Derivatives reform, Gensler said, is about “to spring to life,” ordaining the finalized rules on swaps announced last week as a breakthrough that will begin clearing a backlog of other stalled rules meant to bring transparency to markets mostly operating in the shadows....
The reason that the Dodd-Frank Act is fatally flawed and the bulk of it should be repealed is that the law does not address the issue of valuation transparency, it only addresses price transparency.

In the absence of valuation transparency (where market participants have access to all the useful, relevant information in an appropriate, timely manner), price transparency is irrelevant.

The way the investment cycle works is that investors are suppose to use valuation transparency to independently assess the risk and value of each investment and then and only then look at the price being shown to them by Wall Street to make a buy, hold or sell decision.

Without valuation transparency, how does an investor know if the price paid by the last buyer reflects a shrewd purchase or the price paid by the biggest fool.

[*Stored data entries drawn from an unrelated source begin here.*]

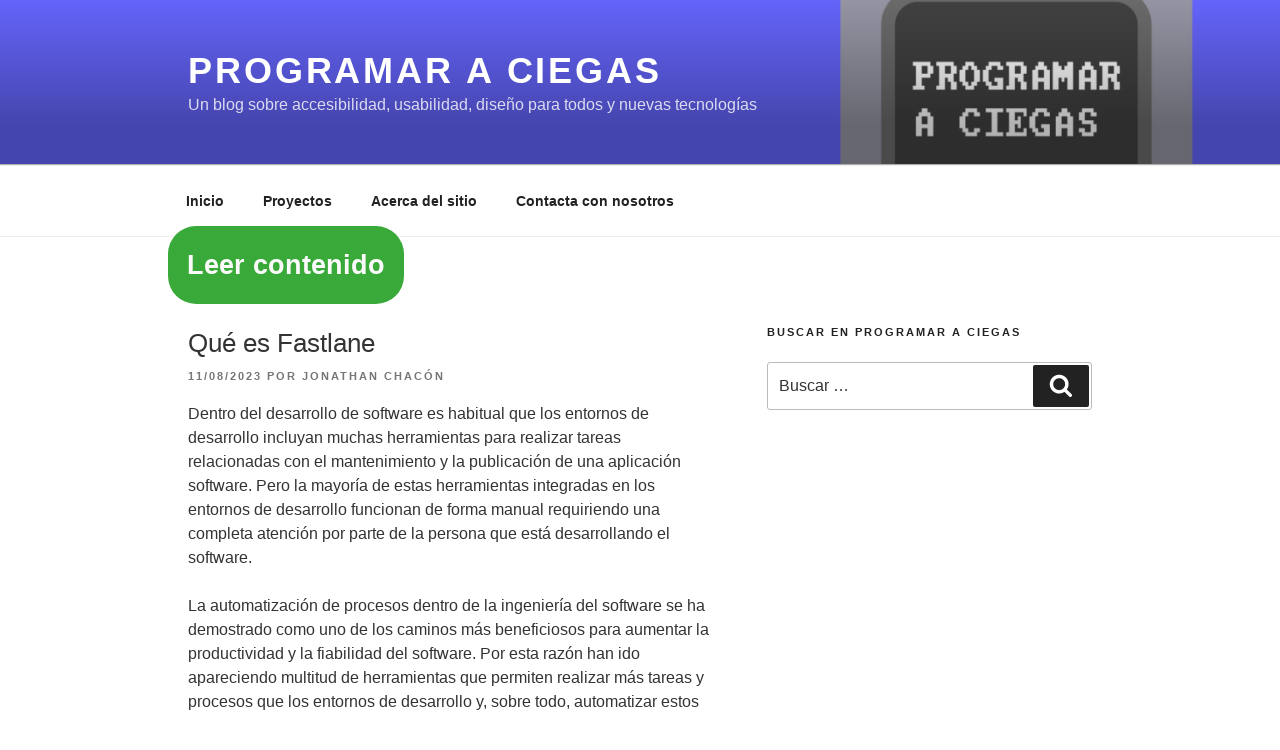

--- FILE ---
content_type: text/css
request_url: https://tyflosaccessiblesoftware.com/programaraciegas/blog/wp-content/themes/twentyseventeen-child/style.css?ver=20251202
body_size: 352
content:
/*
   Theme Name: twentyseventeen-child
   Theme URI: http://wordpress.org/themes/twentythirteen
   Description: Child Theme. Parent Theme Twenty thirteen
   Author: Jonatan Chacon
   Author URI: tyflosaccessiblesoftware.com
   Template: twentyseventeen
   Version: 0.1
*/
@import url("../twentyseventeen/style.css");
.footerSocial { position:relative;
float:left;
margin-left: 0;
margin-right:1em;
width:50%;
 }
 .footerCopyright { position:relative;
float:left;
margin-right:0;
margin-left:2.5em;
width:40%;
padding:0;
margin-top:-3em;
margin-bottom:4em;
font-size:0.6em;
 }
.horizontalList { 
	position:relative;
	display:inline;
	width:100%;
	list-style:none;
}
.horizontalListItem {
	position:relative;
display:inline;
padding:2em;
}
.postsList {
	list-style:none;
}
#speakContentBtn { 
	position:absolute;
	display:block;
	float: right;
	background: #39aa39;
	-webkit-border-radius: 28; 
   -moz-border-radius: 28; 
   border-radius: 28px;
   font-family: Arial; 
   color: #fafafa; 
   font-size: 27px; 
   padding: 19px; 
   text-decoration: none; 
}
code { font-family: Menlo, Meslo, Courier, Courier New, Arial; font-size: 1.3em;}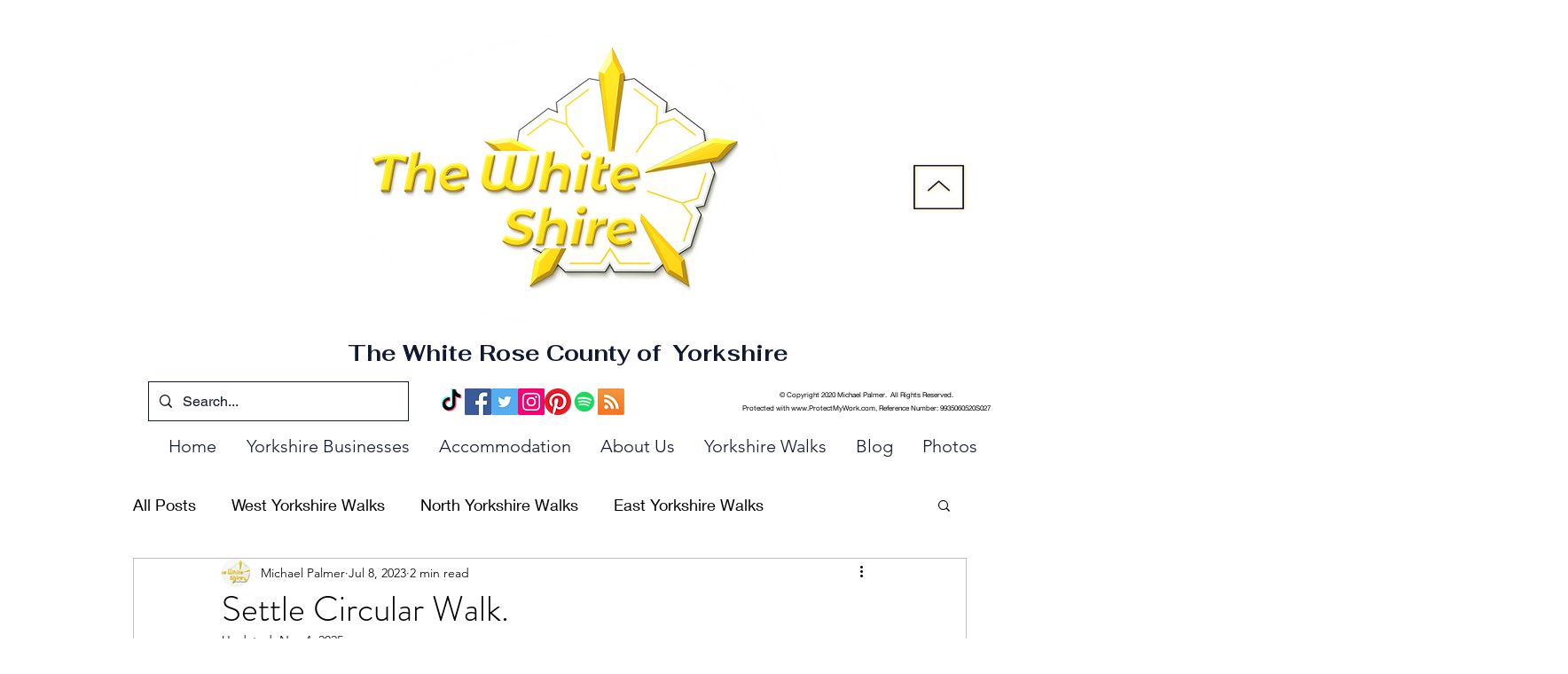

--- FILE ---
content_type: text/css; charset=utf-8
request_url: https://www.thewhiteshire.co.uk/_serverless/pro-gallery-css-v4-server/layoutCss?ver=2&id=fgg5f-not-scoped&items=3479_1655_1240%7C3472_1240_1655%7C3302_1240_1655%7C3666_1655_1241%7C3792_1655_1240%7C3621_1240_1655%7C3601_1655_1240%7C3482_1649_939%7C3509_1655_1240%7C3594_1240_1655%7C3714_1655_1240%7C3428_1240_1655%7C3441_1240_1655%7C3500_1240_1655%7C3436_1655_1240%7C3420_1655_1240%7C3420_1240_1655%7C3468_1655_1240%7C3471_1655_1240%7C3649_1655_1240&container=2679_740_3603_720&options=gallerySizeType:px%7CenableInfiniteScroll:true%7CtitlePlacement:SHOW_ON_HOVER%7CgridStyle:1%7CimageMargin:5%7CgalleryLayout:2%7CisVertical:true%7CnumberOfImagesPerRow:3%7CgallerySizePx:300%7CcubeRatio:1%7CcubeType:fill%7CgalleryThumbnailsAlignment:none
body_size: -115
content:
#pro-gallery-fgg5f-not-scoped [data-hook="item-container"][data-idx="0"].gallery-item-container{opacity: 1 !important;display: block !important;transition: opacity .2s ease !important;top: 0px !important;left: 0px !important;right: auto !important;height: 243px !important;width: 243px !important;} #pro-gallery-fgg5f-not-scoped [data-hook="item-container"][data-idx="0"] .gallery-item-common-info-outer{height: 100% !important;} #pro-gallery-fgg5f-not-scoped [data-hook="item-container"][data-idx="0"] .gallery-item-common-info{height: 100% !important;width: 100% !important;} #pro-gallery-fgg5f-not-scoped [data-hook="item-container"][data-idx="0"] .gallery-item-wrapper{width: 243px !important;height: 243px !important;margin: 0 !important;} #pro-gallery-fgg5f-not-scoped [data-hook="item-container"][data-idx="0"] .gallery-item-content{width: 243px !important;height: 243px !important;margin: 0px 0px !important;opacity: 1 !important;} #pro-gallery-fgg5f-not-scoped [data-hook="item-container"][data-idx="0"] .gallery-item-hover{width: 243px !important;height: 243px !important;opacity: 1 !important;} #pro-gallery-fgg5f-not-scoped [data-hook="item-container"][data-idx="0"] .item-hover-flex-container{width: 243px !important;height: 243px !important;margin: 0px 0px !important;opacity: 1 !important;} #pro-gallery-fgg5f-not-scoped [data-hook="item-container"][data-idx="0"] .gallery-item-wrapper img{width: 100% !important;height: 100% !important;opacity: 1 !important;} #pro-gallery-fgg5f-not-scoped [data-hook="item-container"][data-idx="1"].gallery-item-container{opacity: 1 !important;display: block !important;transition: opacity .2s ease !important;top: 0px !important;left: 248px !important;right: auto !important;height: 243px !important;width: 244px !important;} #pro-gallery-fgg5f-not-scoped [data-hook="item-container"][data-idx="1"] .gallery-item-common-info-outer{height: 100% !important;} #pro-gallery-fgg5f-not-scoped [data-hook="item-container"][data-idx="1"] .gallery-item-common-info{height: 100% !important;width: 100% !important;} #pro-gallery-fgg5f-not-scoped [data-hook="item-container"][data-idx="1"] .gallery-item-wrapper{width: 244px !important;height: 243px !important;margin: 0 !important;} #pro-gallery-fgg5f-not-scoped [data-hook="item-container"][data-idx="1"] .gallery-item-content{width: 244px !important;height: 243px !important;margin: 0px 0px !important;opacity: 1 !important;} #pro-gallery-fgg5f-not-scoped [data-hook="item-container"][data-idx="1"] .gallery-item-hover{width: 244px !important;height: 243px !important;opacity: 1 !important;} #pro-gallery-fgg5f-not-scoped [data-hook="item-container"][data-idx="1"] .item-hover-flex-container{width: 244px !important;height: 243px !important;margin: 0px 0px !important;opacity: 1 !important;} #pro-gallery-fgg5f-not-scoped [data-hook="item-container"][data-idx="1"] .gallery-item-wrapper img{width: 100% !important;height: 100% !important;opacity: 1 !important;} #pro-gallery-fgg5f-not-scoped [data-hook="item-container"][data-idx="2"].gallery-item-container{opacity: 1 !important;display: block !important;transition: opacity .2s ease !important;top: 0px !important;left: 497px !important;right: auto !important;height: 243px !important;width: 243px !important;} #pro-gallery-fgg5f-not-scoped [data-hook="item-container"][data-idx="2"] .gallery-item-common-info-outer{height: 100% !important;} #pro-gallery-fgg5f-not-scoped [data-hook="item-container"][data-idx="2"] .gallery-item-common-info{height: 100% !important;width: 100% !important;} #pro-gallery-fgg5f-not-scoped [data-hook="item-container"][data-idx="2"] .gallery-item-wrapper{width: 243px !important;height: 243px !important;margin: 0 !important;} #pro-gallery-fgg5f-not-scoped [data-hook="item-container"][data-idx="2"] .gallery-item-content{width: 243px !important;height: 243px !important;margin: 0px 0px !important;opacity: 1 !important;} #pro-gallery-fgg5f-not-scoped [data-hook="item-container"][data-idx="2"] .gallery-item-hover{width: 243px !important;height: 243px !important;opacity: 1 !important;} #pro-gallery-fgg5f-not-scoped [data-hook="item-container"][data-idx="2"] .item-hover-flex-container{width: 243px !important;height: 243px !important;margin: 0px 0px !important;opacity: 1 !important;} #pro-gallery-fgg5f-not-scoped [data-hook="item-container"][data-idx="2"] .gallery-item-wrapper img{width: 100% !important;height: 100% !important;opacity: 1 !important;} #pro-gallery-fgg5f-not-scoped [data-hook="item-container"][data-idx="3"]{display: none !important;} #pro-gallery-fgg5f-not-scoped [data-hook="item-container"][data-idx="4"]{display: none !important;} #pro-gallery-fgg5f-not-scoped [data-hook="item-container"][data-idx="5"]{display: none !important;} #pro-gallery-fgg5f-not-scoped [data-hook="item-container"][data-idx="6"]{display: none !important;} #pro-gallery-fgg5f-not-scoped [data-hook="item-container"][data-idx="7"]{display: none !important;} #pro-gallery-fgg5f-not-scoped [data-hook="item-container"][data-idx="8"]{display: none !important;} #pro-gallery-fgg5f-not-scoped [data-hook="item-container"][data-idx="9"]{display: none !important;} #pro-gallery-fgg5f-not-scoped [data-hook="item-container"][data-idx="10"]{display: none !important;} #pro-gallery-fgg5f-not-scoped [data-hook="item-container"][data-idx="11"]{display: none !important;} #pro-gallery-fgg5f-not-scoped [data-hook="item-container"][data-idx="12"]{display: none !important;} #pro-gallery-fgg5f-not-scoped [data-hook="item-container"][data-idx="13"]{display: none !important;} #pro-gallery-fgg5f-not-scoped [data-hook="item-container"][data-idx="14"]{display: none !important;} #pro-gallery-fgg5f-not-scoped [data-hook="item-container"][data-idx="15"]{display: none !important;} #pro-gallery-fgg5f-not-scoped [data-hook="item-container"][data-idx="16"]{display: none !important;} #pro-gallery-fgg5f-not-scoped [data-hook="item-container"][data-idx="17"]{display: none !important;} #pro-gallery-fgg5f-not-scoped [data-hook="item-container"][data-idx="18"]{display: none !important;} #pro-gallery-fgg5f-not-scoped [data-hook="item-container"][data-idx="19"]{display: none !important;} #pro-gallery-fgg5f-not-scoped .pro-gallery-prerender{height:1731px !important;}#pro-gallery-fgg5f-not-scoped {height:1731px !important; width:740px !important;}#pro-gallery-fgg5f-not-scoped .pro-gallery-margin-container {height:1731px !important;}#pro-gallery-fgg5f-not-scoped .pro-gallery {height:1731px !important; width:740px !important;}#pro-gallery-fgg5f-not-scoped .pro-gallery-parent-container {height:1731px !important; width:745px !important;}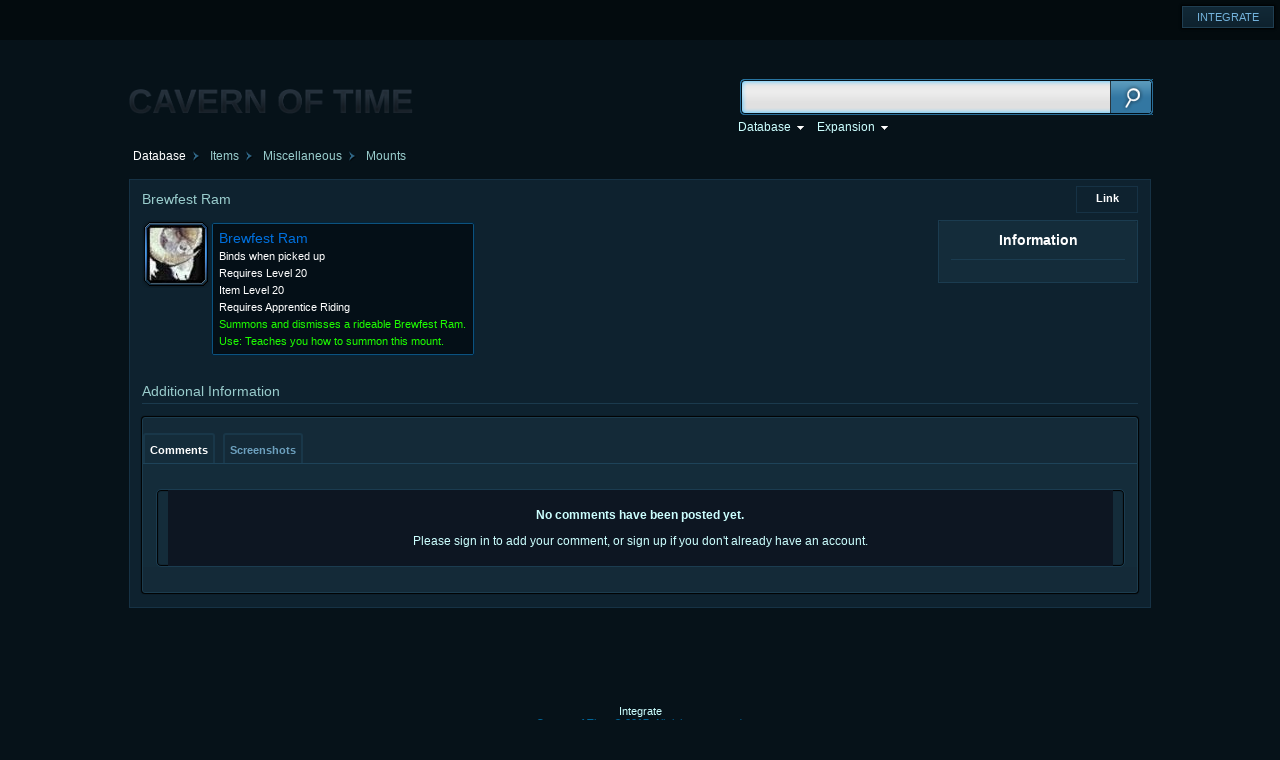

--- FILE ---
content_type: text/html; charset=UTF-8
request_url: https://cata.cavernoftime.com/item=33976
body_size: 2215
content:
<!DOCTYPE html>
<html>
﻿<head>
<meta http-equiv="Content-Type" content="text/html; charset=utf-8" />
<meta name="Description" content="Cavern of Time: World of Warcraft Database" />
<meta name="Keywords" content="wow, world of warcraft, wotlk, wrath of the lich king, wow db, wow database, Cavern of Time, wowhead alternative, wowhead like, wowhead wotlk, wowhead for wotlk" />
<link href="/favicon.ico" rel="shortcut icon" type="image/x-icon" />
<title>Brewfest Ram - Items - Cataclysm World of Warcraft Database</title>
<link rel="stylesheet" type="text/css" href="https://cdn.cavernoftime.com/css/portal.css?69" />
<link rel="stylesheet" type="text/css" href="https://cdn.cavernoftime.com/css/global.css?69" />
<link rel="stylesheet" type="text/css" href="https://cdn.cavernoftime.com/css/catadb.css?69" />
<script type="text/javascript" src="https://ajax.googleapis.com/ajax/libs/jquery/1.6.1/jquery.min.js"></script>
<script type="text/javascript">
	var cbSite = "http://cata.cavernoftime.com/";
	var qsUrl = "cata";
	$j = jQuery.noConflict();
	$j(document).ready(function(){
		$j("#f_url").val(window.location.href);
	});
	var CoT_serverTime = new Date('2026/01/16 02:50:59');
	CoT_user = {
		"id":0,
		"name":"",
		"roles":0,
		"permissions":0	};
</script>
<script src="https://cdn.cavernoftime.com/js/locale_enus_cata.js?69" type="text/javascript"></script>
<script src="https://cdn.cavernoftime.com/js/global.js?69" type="text/javascript"></script>
</head><body>
	<div id="portal">
    <ul class="rightStub">
        <li><a href="/integrate" title="Integrate Tooltips"><p>INTEGRATE</p></a></li>
    </ul>
</div>    <div id="layers"></div>
    <div id="topGrad"></div>
    <div id="pageCont">
    	<div class="pageheadBlock">
            <img class="cot-logo cot-logo-index" src="//cdn.cavernoftime.com/logo.png" />
            <div class="pagesearchWrap">
                <div class="pagesearchBox">
                    <form method="get" action="/" onSubmit="if(trim(this.elements[0].value) == '') return false">
                        <input type="text" name="search" id="s" value="" />
                        <input type="submit" value="" class="btn" />
                    </form>
                    <script type="text/javascript">var sQ = ge('s'); qSearch.attach(sQ); sQ.focus();</script>
                </div>
            </div>
            <div id="menuBtnsWrap-Con" style="position: absolute; right: 255px;">
                <span id="dbMenu" class="menuBtns"></span>
            </div>
        </div>
    </div>
	<script type="text/javascript">Menu.addButtons(ge('dbMenu'), mn_path);</script>
    <div id="c_top">
    	<div class="pageLoc">
    		<div id="locBox"></div>
    	</div>
    </div>
	<script type="text/javascript">
        CoT_getLoc([0,0,15,5,0]);
    </script>
    <div id="c_mid">
    	<div id="c_c">
        	<script type="text/javascript">var _ = CoT_items;
_[33976]={name_enus:'Brewfest Ram',quality:3,icon:'ability_mount_mountainram'};</script>
                		<div class="ichead">
    <div class="ictitle">Brewfest Ram</div>
    <div class="icheadl"></div>
        <div class="iclinkbtn" onclick="CoT_IngameLink('ff0070dd', 'item:33976:0:0:0:0:0:0:0:0', 'Brewfest Ram')"><p>Link</p></div>
    </div>
<script type="text/javascript">
	var CoT_pageInfo = {type: 3, typeId: 33976, name: 'Brewfest Ram'};
</script>
<table class="infoBox">
    <tr><th>Information</th></tr>
    <tr><td>
        <div class="infoBox-spacer"></div>
        <ul>
        	        	            <!--
                            <li><div>
                    Buy for:
                    <span class="moneygold">10</span>                                                        </div></li>
                        -->
                                            </ul>
    </td></tr>
    </table>

<div class="conText">
    <div id="icon33976-generic" style="float: left"></div>
    <div id="tooltip33976-generic" class="tooltip" style="float: left; padding-top: 1px;">
    <table><tr><td><table><tr><td><b class="q3">Brewfest Ram</b><br />Binds when picked up<br />Requires Level 20<br />Item Level 20<br />Requires Apprentice Riding<br /></td></tr></table><table><tr><td><span class="q2"><span class="q2"><a href="spell=43899" class="q2">Summons and dismisses a rideable Brewfest Ram.</a></span></span><br /><span class="q2">Use:  <a href="spell=43899">Teaches you how to summon this mount.</a></span><br /></td></tr></table></td><th style="background-position: top right"></th></tr><tr><th style="background-position: bottom left"></th><th style="background-position: bottom right"></th></tr></table>
    </div>

    <div style="clear: left"></div>
    
    <script type="text/javascript">
        ge('icon33976-generic').appendChild(Icon.create('ability_mount_mountainram', 2, 0, 0, 1));
        Tooltip.fix(ge('tooltip33976-generic'), 1, 1);
    </script>
    <h2>Additional Information</h2>
</div>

If investors do not have valuation transparency (an example of this is structured finance securities), then they cannot assess the investment and should not buy or sell regardless of the price being shown by Wall Street.
“To the extent that the purpose of this entire exercise is to restore confidence in our financial system, then that objective is far off in the distance,” said Cornelius Hurley, a professor and the director of Boston University’s Morin Center for Banking and Financial Law. “A deeply flawed statute is being implemented haltingly under very difficult circumstances.”
Hence, the reason for repealing the vast majority of the Dodd-Frank Act and replacing it with the valuation transparency requirements discussed above that actually would restore confidence in the financial system and prevent future Libor-type scandals.